14) Top Ten Desert Island Disks: an ‘all time top ten’ of the choices from Desert Island Disks is compiled.
15) Desert Island Drags: a ‘Desert Island Disks in reverse’ is created. Celebrities are asked to choose their worst song, worst book, worst film and worst person to share their desert island etc.
16) Open audition: participants for shows such as "Have I Got News For You" or "They Think It's All Over" are chosen by open auditions. There would also be an episode featuring the most succesful contestants.
17) The Human Crash Test Dummies: humans are profiled who did dangerous tasks that crash test dummies now do.
18) The Nation Versus: the entire nation is invited to use the internet to compete against an individual good at a game etc. For example: Nigel Short at chess.
19) My Personal Holy Grail: scientists and pioneers are asked to comment on their ‘personal holy grails’ and the holy grails of their chosen vocation.
20) That Was The Show That Was: a programme from the past is profiled and its participants met.

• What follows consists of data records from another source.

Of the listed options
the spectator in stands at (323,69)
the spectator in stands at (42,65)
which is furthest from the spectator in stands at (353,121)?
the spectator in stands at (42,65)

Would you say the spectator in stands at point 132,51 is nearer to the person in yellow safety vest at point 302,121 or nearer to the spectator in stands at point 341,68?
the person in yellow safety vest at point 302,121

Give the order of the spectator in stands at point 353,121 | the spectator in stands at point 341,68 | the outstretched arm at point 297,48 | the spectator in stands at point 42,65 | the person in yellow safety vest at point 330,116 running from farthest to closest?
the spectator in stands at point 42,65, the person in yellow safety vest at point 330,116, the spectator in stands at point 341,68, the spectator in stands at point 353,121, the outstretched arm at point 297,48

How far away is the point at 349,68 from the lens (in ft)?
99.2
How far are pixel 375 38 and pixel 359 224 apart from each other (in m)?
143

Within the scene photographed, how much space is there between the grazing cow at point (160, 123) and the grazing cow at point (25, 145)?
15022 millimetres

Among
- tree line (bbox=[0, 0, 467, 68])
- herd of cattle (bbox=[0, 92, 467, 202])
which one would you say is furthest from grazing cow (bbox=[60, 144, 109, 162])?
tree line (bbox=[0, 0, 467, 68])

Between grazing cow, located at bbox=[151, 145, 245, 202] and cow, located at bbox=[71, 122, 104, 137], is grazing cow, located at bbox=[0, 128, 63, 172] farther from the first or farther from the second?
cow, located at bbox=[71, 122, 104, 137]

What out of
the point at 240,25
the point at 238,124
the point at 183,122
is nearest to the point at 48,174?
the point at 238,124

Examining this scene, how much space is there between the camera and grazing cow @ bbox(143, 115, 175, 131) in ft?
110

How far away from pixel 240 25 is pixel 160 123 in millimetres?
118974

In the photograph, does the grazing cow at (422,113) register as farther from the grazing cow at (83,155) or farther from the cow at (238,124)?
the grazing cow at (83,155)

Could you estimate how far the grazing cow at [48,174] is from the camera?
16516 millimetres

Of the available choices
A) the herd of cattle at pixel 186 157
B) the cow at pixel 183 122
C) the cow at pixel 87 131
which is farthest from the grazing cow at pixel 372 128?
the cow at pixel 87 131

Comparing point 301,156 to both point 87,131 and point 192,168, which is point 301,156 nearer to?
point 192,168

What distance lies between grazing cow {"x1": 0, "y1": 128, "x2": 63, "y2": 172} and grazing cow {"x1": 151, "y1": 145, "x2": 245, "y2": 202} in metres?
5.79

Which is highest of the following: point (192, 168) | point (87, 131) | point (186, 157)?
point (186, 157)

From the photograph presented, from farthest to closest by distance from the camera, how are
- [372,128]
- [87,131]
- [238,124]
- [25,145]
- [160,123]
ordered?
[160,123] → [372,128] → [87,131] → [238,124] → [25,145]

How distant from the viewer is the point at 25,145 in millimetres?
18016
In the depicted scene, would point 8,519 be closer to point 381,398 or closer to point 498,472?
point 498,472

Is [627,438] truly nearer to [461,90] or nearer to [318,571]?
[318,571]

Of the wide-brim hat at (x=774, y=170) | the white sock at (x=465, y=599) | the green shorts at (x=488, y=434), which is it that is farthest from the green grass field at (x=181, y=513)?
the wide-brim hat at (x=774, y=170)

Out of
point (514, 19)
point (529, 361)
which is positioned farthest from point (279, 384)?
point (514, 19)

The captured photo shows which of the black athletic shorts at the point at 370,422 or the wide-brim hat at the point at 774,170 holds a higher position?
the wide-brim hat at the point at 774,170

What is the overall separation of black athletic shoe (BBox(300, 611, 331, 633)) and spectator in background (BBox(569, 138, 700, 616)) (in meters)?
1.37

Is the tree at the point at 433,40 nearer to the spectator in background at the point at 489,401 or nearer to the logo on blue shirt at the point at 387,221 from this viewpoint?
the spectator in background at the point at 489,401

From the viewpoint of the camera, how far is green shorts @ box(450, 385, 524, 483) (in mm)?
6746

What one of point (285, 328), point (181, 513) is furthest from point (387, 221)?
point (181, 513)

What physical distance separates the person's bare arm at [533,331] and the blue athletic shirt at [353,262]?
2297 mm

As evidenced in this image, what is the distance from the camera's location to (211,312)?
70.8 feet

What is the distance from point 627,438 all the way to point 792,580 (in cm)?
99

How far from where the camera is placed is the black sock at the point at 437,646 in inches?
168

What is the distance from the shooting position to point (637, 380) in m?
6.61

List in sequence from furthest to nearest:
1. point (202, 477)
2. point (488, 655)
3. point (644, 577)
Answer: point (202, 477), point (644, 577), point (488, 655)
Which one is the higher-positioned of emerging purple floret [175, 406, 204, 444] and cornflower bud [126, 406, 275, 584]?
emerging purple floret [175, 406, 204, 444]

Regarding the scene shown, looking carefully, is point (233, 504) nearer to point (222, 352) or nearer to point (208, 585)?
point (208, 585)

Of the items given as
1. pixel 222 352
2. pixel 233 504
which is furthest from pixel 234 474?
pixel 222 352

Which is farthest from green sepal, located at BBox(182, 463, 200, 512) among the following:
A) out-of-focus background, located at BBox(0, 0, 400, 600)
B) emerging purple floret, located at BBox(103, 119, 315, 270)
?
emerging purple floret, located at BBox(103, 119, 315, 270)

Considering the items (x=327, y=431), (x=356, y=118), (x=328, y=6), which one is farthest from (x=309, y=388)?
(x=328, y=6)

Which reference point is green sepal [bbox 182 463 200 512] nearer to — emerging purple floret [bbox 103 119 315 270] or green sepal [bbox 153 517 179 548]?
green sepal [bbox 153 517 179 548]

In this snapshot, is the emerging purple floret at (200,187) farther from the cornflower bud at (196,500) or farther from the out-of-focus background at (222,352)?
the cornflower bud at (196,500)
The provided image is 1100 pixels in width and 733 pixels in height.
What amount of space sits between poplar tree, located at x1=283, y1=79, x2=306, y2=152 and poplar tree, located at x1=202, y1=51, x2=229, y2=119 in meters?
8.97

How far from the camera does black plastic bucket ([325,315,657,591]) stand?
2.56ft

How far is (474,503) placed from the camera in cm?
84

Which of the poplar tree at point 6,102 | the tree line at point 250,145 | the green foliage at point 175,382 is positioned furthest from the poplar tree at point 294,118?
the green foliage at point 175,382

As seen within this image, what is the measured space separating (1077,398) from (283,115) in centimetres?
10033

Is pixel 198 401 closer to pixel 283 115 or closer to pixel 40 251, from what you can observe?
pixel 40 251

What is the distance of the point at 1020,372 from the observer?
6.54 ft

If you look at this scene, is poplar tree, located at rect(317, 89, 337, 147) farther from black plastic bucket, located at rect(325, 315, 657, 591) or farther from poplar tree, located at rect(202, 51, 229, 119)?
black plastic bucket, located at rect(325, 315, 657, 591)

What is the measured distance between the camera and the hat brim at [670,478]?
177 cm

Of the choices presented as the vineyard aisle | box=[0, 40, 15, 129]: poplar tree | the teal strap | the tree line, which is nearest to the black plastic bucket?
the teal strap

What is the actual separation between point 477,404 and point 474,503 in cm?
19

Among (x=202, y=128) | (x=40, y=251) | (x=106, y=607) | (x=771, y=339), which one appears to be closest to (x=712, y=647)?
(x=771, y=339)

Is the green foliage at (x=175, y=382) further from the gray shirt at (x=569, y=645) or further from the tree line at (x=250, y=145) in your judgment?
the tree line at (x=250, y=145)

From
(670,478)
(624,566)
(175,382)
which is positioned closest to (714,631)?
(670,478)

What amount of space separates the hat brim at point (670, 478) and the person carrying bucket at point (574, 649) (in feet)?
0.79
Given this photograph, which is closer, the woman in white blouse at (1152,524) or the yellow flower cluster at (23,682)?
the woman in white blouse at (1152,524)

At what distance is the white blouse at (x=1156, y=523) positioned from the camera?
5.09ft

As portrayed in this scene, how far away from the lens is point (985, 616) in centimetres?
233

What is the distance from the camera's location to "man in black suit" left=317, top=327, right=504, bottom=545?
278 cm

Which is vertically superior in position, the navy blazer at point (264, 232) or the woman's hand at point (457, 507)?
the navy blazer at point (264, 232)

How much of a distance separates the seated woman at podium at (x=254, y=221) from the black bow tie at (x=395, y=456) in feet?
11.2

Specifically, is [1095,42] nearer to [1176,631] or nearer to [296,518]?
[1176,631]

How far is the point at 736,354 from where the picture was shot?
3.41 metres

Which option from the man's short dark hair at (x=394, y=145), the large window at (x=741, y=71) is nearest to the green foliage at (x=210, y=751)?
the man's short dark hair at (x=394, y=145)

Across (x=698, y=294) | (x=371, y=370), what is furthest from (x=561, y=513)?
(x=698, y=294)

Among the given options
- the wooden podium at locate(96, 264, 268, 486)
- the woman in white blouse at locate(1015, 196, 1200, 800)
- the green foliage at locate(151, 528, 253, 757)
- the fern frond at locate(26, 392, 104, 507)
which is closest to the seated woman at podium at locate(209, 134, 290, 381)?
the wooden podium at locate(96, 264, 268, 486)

For example: people who featured on ‘Jim’ll fix it’.
21) The End Of The World: cults and individuals are met who have predicted ‘the end of the world’ in the forthcoming year (or in the next decade).
22) My Grievance: people with a cause or belief are given ten minutes per week to declare their grievance and ideals.
23) The Real ‘Stars In Their Eyes’ Winner: all the past participants of Stars In Their Eyes are analysed by computer to find an overall winner who most closely resembles the voice of their subject.
24) Bad Pop Idol: the very worst participants of music audition shows are invited to form the ‘worst group of all time’.
25) Cowboy Capers: members of the public who know next to nothing about DIY and have no training are invited to carry out renovation jobs, build houses etc.
26) Heckle Head To Head: two comedians are sat face to face and have the opportunity to heckle each other and use their best put-downs on each other.
27) Fifteen Minutes Fame Again: people who were ‘famous for fifteen minutes’ are met and interviewed. For example: Erika Roe, Shake ‘N’ Vac lady.
28) The Great Props Auction: famous props from television shows are collected and auctioned for Children In Need.
29) Lipreader: an experienced lipreader is asked to review the week’s news and sports and reveal what people were saying.
30) In The Path Of The Greats: members of the public follow the exact footsteps of famous explorers etc
31) Would Like To Meet – Internet Episode: an individual is asked to use only the internet and its dating resources to meet a partner.
32) Just Turns Up: a famous people pay surprise visits to help members of the public. For example: a football manager could help to coach a Sunday team.
33) In Other Worlds: celebrities are shown doing jobs other than their own. For example: newsreaders dancing, actors singing etc. Much like ‘Before They Were Famous’.
34) The Perfect Makeover: all the contributors to garden and home makeover shows collaborate to make ‘the perfect home’. This home is then winnable in a competition.
35) Funny/Clever For A Day: a team of comedians/clever people are connected to one person by earpiece. They instruct the person on what they should say/do.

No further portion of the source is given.